PEE (plan d'épargne entreprise)

- Durée : long terme - Risque : fort - Fiscalité : favorable
 
 
C ette formule allie avantage fiscal et contribution de l’employeur. La palette de fonds proposés est assez large.
Le plan d’épargne entreprise (PEE) peut être constitué dans toute société, quelle que soit sa taille, à l’initiative de l’employeur ou en vertu d’un accord avec le personnel. Sous réserve d’une ancienneté fixée à trois mois au maximum, l’ensemble des effectifs doit y être associé. Un tel plan peut aussi être mis en place par un accord de branche. On parle alors de plan d’épargne interentreprises (PEI).

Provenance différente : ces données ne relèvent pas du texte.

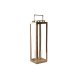 Lykta Home ESPRIT Gyllene Aluminium Glas Modern 20 x 20 x 74 cm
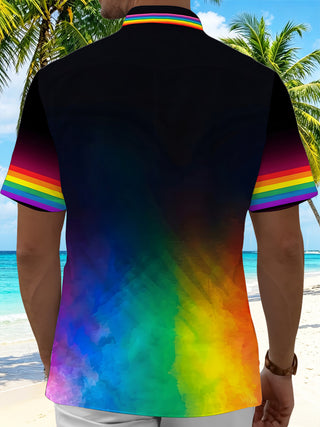 men's ombre effect shirt back view
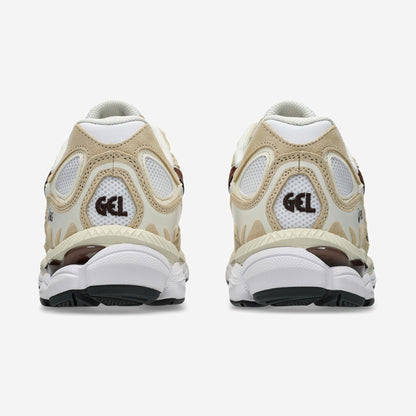 Asics GEL-NYC White Roasted Coffee, vue de dos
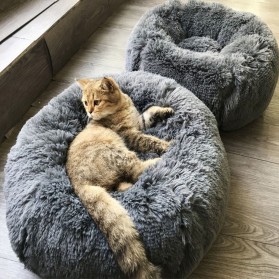 Hachikitty Karpet Matras Hewan Peliharaan Kucing Cat Plush Kennel 50 cm - CFB34 - Gray - 2
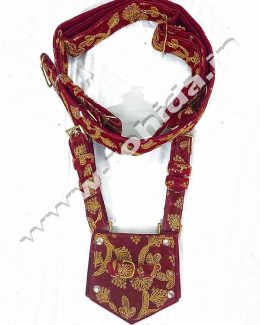 Red Wedding Cross belt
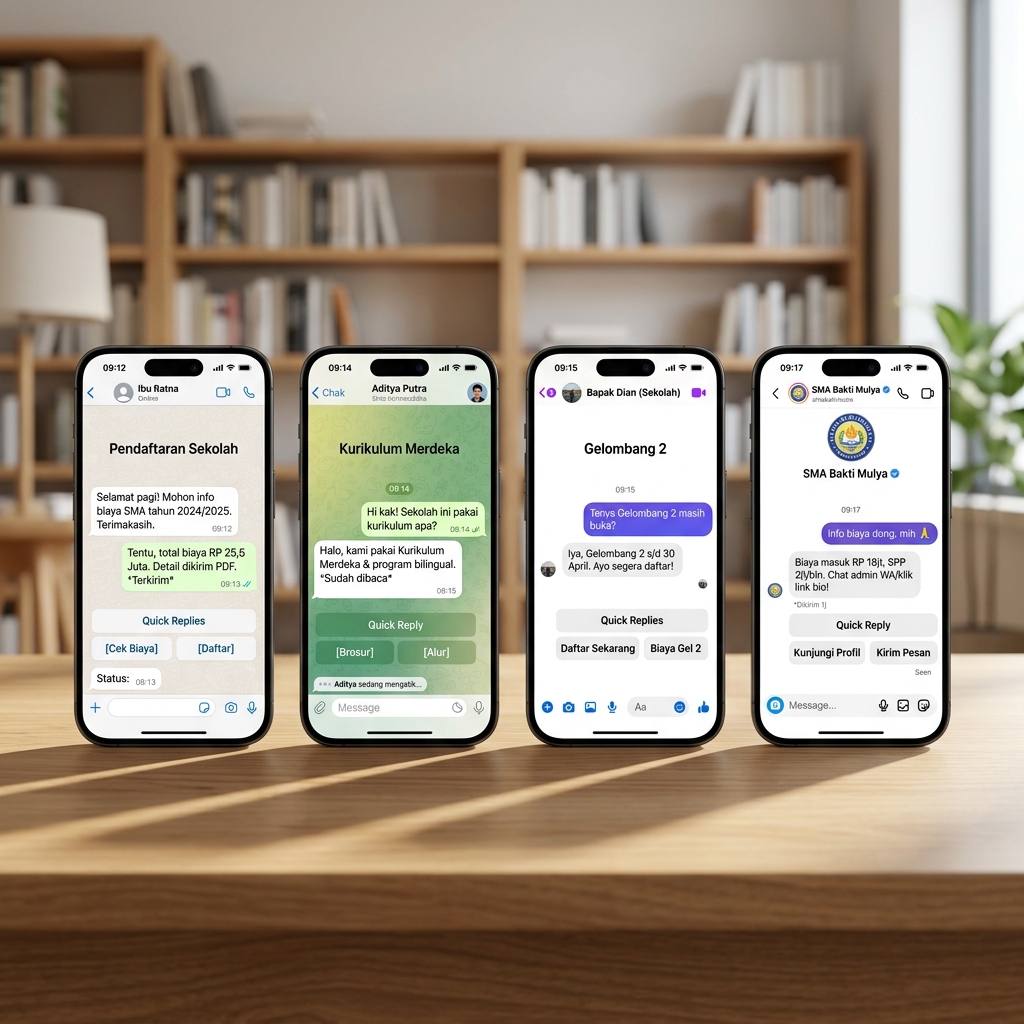 MultiReply Omnichannel Showcase for Pendidikan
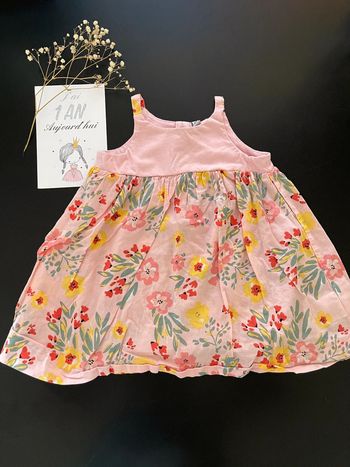 Robe à fleur 12 mois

Le PEE permet d’investir, de manière facultative, dans des titres de votre société ou des fonds communs de placement d’entreprise (FCPE). Vous pouvez y déposer votre participation, ainsi que votre intéressement ou des versements volontaires. Dans les deux derniers cas, l’entreprise va abonder, c’est-à-dire accorder une somme complémentaire plafonnée à 300% de votre versement et à 8% du plafond annuel de la Sécurité sociale. Soit 2 574 euros au maximum pour 2007. En cas de souscription à des titres de l’entreprise, l’abondement peut être majoré de 80%, soit un montant maximal de 4 634 euros en 2007. Quant aux versements volontaires annuels du salarié, ils sont limités au quart de sa rémunération brute.
 
Le capital est-il garanti ?
Non. Le risque dépend des fonds choisis à l’intérieur du PEE : actions, obligations, profilés, etc.
 
L’argent est-il disponible ?
Non, car il faut laisser les sommes investies durant cinq ans ! Cette indisponibilité s’applique à partir de la date de chaque versement. Mais il existe des cas de déblocage anticipé (voir encadré).
 
Combien ça rapporte ?
Tout dépend du support choisi. A terme, le fonds monétaire est censé être moins performant qu’un support en actions.
 
Quelle est la règle fiscale ?
Les sommes versées au salarié par l’entreprise sur un PEE ou un PEI échappent à l’impôt sur le revenu et aux charges sociales. En revanche, elles sont soumises à la cotisation sociale généralisée au taux de 8% sur 97% de leur montant pour le salarié. Par ailleurs, les plus-values réalisées sur le PEE ne supportent pas l’impôt sur le revenu. Elles sont, en revanche, taxées aux prélèvements sociaux de 11%. A noter : sous conditions, les titres de l’entreprise échappent à l’impôt de solidarité sur la fortune à hauteur de 75%.
 
Neuf cas de déblocage anticipé
Vous pouvez récupérer votre investissement sans impôt avant cinq ans. Mais uniquement dans les cas suivants : mariage ou Pacs, naissance ou adoption du troisième enfant, divorce ou séparation avec la garde d’au moins un enfant, décès ou invalidité du salarié ou de son conjoint, départ de la société (démission, licenciement ou retraite), création ou reprise d’entreprise par le salarié ou par son conjoint, achat, construction ou agrandissement de sa résidence principale, surendettement ou catastrophe naturelle.